RTFM - I should have learned it by now

htoug on 2004-12-03T09:56:15

I've just wasted nearly a whole week chasing a wierd bug in DB_File (or so it seemed at first).

We have a number of Alphas running Tru64 (about 20) and our home directory is NFS-mounted on all the machines (so you have your files with you everywhere).

The web-development Alphas have just beeen upgraded from Tru64 v4.0G to v5.1B - the server people did a clean install, so as to remove any lint collected over the years.
I had sync'ed /usr/local (with out perl environment and other tools) from the Perforce depository and tested.
Everthing was OK.
The machines were released to the users and everyone seemed happy until the guy on the table next to me said that his Apache::ASP setup acted strangely, it crashed whenever he fiddled with the $Session-variable in his scripts.
"Hmmm...." I said. "I'll have a look at that". Famous last words.

The apache server crashed with a segmentation violation deep down inside Apache::ASP's internals - I finally tracked it down to a call to DB_File.
"No problem - I'll just upgrade DB_File" I thought - perhaps something has broken in the upgrade - so a recompilation might be called for.
Download the latest DB_File, and do Perl Makefile.PL, make test and boom DB_File fails in its tests.

Wierd - DB_File shouldn't SEGV.

Check rt.cpan.org for known bugs: I found one, where someone reported that the version of the underlying BerkeleyDB delivered with Tru64 v5.1B had a bug.

Download the latest berkeleyDB, compile and install. Retest DB_File: still boom.

Now I'm getting desperate. One of out test-machines runs the same Apache::ASP application as originally gave the error, so I looked there and everything semed ok - it was at a lower patchlevel than the dev.box but otherwise the same.
I tested DB_File on that: boom, hmmmm....

I looked in the DB_File code, and it seems that it sends a wrong argument to the db_del function - deep down in a macro in an XS-file. I wanted to make a small test-case, so that I could see if that was the error. So I headed back to BerkeleyDB, and looked for example code.
A the README passed over my screen something about 'NFS' caught my eye.

* To run the test harness for this module, you must make sure that the directory where you have untarred this module is NOT a network drive, e.g. NFS or AFS.
I was doing all this in my 'work' subdirectory to my home - which is NFS mounted!

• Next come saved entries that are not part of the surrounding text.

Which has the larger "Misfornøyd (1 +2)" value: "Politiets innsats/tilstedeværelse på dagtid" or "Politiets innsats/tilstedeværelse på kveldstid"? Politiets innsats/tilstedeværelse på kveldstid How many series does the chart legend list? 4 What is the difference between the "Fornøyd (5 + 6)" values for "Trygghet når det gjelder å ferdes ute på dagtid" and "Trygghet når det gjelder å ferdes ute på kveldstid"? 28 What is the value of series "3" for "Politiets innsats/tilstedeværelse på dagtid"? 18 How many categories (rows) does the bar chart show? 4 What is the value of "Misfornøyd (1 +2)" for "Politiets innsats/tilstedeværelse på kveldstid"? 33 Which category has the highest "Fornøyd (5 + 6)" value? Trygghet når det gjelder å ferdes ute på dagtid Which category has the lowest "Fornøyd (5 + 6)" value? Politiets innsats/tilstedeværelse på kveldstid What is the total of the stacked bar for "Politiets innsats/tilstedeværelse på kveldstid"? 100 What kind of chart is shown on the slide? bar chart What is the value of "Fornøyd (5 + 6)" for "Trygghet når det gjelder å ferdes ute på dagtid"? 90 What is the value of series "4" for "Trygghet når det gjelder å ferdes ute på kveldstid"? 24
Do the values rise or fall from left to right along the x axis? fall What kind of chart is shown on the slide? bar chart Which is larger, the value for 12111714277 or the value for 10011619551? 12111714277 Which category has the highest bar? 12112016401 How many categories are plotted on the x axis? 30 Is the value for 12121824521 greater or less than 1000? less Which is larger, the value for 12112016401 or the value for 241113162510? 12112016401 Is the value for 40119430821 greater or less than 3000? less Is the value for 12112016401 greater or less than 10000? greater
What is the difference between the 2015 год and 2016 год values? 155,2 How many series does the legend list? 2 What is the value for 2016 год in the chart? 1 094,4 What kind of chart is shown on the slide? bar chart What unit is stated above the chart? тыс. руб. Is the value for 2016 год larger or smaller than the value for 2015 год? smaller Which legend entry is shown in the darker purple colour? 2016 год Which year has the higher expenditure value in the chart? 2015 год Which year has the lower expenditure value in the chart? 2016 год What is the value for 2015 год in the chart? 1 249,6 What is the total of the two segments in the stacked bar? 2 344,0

Move over to /tmp and try again.

Everything works!

It seems that Tru64 v4.0G had an undocumented feature that allowed BerkeleyDB files to be on an NFS-mounted filesystem. This feature has been removed in v5.1B.

Once again the lesson is: when debugging, take your time. Check every step, and do read the READMEs - don't assume that you can remember it from last you installed, things may have changed.

The fix was to move Apache::ASP's session-state files away from the home directory tree to somewhere in /tmp, and everyone is happy.


amen to that:

Qiang on 2005-09-01T13:12:52

when debugging, take your time

a rule we all know but don't apply sometimes or worst most of the time. the same can be applied to day to day life. i don't remember how many times i have relearned that rule. Doh!